Um ponto interessante é que o que parecia ser um desafio, acabou se transformando em uma oportunidade de lucro. O presidente da Fifa, Gianni Infantino, comunicou que as projeções de receita para o ciclo atual aumentaram de 11 bilhões para 15 bilhões de dólares. Esse aumento se deve, em grande parte, à explosão nas vendas de ingressos e serviços de hospitalidade.
Porém, nem tudo são flores. Apesar das vendas superarem as expectativas, a Fifa perdeu uma quantia significativa em receita devido a um impasse sobre os direitos de transmissão. A Fox Sports conseguiu os direitos de transmissão em inglês nos EUA sem concorrência, uma decisão tomada para evitar problemas legais relacionados ao Mundial de 2022 no Catar. Isso fez com que a Fox fechasse um acordo de 485 milhões de dólares pelos direitos de 2026, o mesmo valor do Catar, mas com a diferença de que a Copa deste ano terá 40 jogos a mais.
Os anúncios de TV também estão em alta, com a expectativa de que a Fox arrecade mais de 1 bilhão de dólares.

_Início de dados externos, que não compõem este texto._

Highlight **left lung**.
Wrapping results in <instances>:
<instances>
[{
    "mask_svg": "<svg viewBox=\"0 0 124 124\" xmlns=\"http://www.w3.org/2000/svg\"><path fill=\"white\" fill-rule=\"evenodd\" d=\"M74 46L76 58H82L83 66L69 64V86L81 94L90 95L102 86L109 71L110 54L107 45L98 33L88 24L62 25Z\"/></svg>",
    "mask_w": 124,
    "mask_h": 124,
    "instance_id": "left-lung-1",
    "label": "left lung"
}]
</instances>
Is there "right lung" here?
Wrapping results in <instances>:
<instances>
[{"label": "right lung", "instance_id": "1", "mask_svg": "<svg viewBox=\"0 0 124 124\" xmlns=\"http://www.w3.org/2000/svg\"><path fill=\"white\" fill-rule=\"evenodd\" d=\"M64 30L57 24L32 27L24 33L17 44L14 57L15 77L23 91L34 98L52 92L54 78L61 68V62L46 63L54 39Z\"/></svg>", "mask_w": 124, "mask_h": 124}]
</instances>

Isso se deve, entre outros fatores, ao aumento dos intervalos para hidratação durante os jogos. Com isso, a Fifa está determinada a recuperar as receitas que deixou de ganhar e já está de olho nas transmissões futuras.
A entidade espera que canais como ESPN e NBC apresentem propostas para a Copa de 2030. Além disso, conversas iniciais com a Netflix sobre uma possível participação na transmissão do evento já estão em andamento. A plataforma de streaming demonstrou interesse crescente pelo futebol, adquirindo direitos de transmissão da Copa do Mundo feminina de 2027 e 2031.
A questão agora é: será possível realizar a Copa do Mundo nos Estados Unidos em 2038? Nenhum país sediou o torneio duas vezes em um intervalo menor que 12 anos, mas a Fifa tem se mostrado flexível em suas decisões recentes. Com a Copa de 2030 programada para acontecer em três continentes e seis países, a política de rodízio permite que a América do Norte se candidate em 2038. A Concacaf, no entanto, tem preocupações sobre essa candidatura, pois quer garantir oportunidades para outros membros.
Enquanto isso, o presidente da Fifa, Gianni Infantino, deve ser reeleito em breve, e Trump deixará a presidência em 2029, já que não pode se candidatar a um terceiro mandato. O futuro das candidaturas e do futebol continua cheio de possibilidades.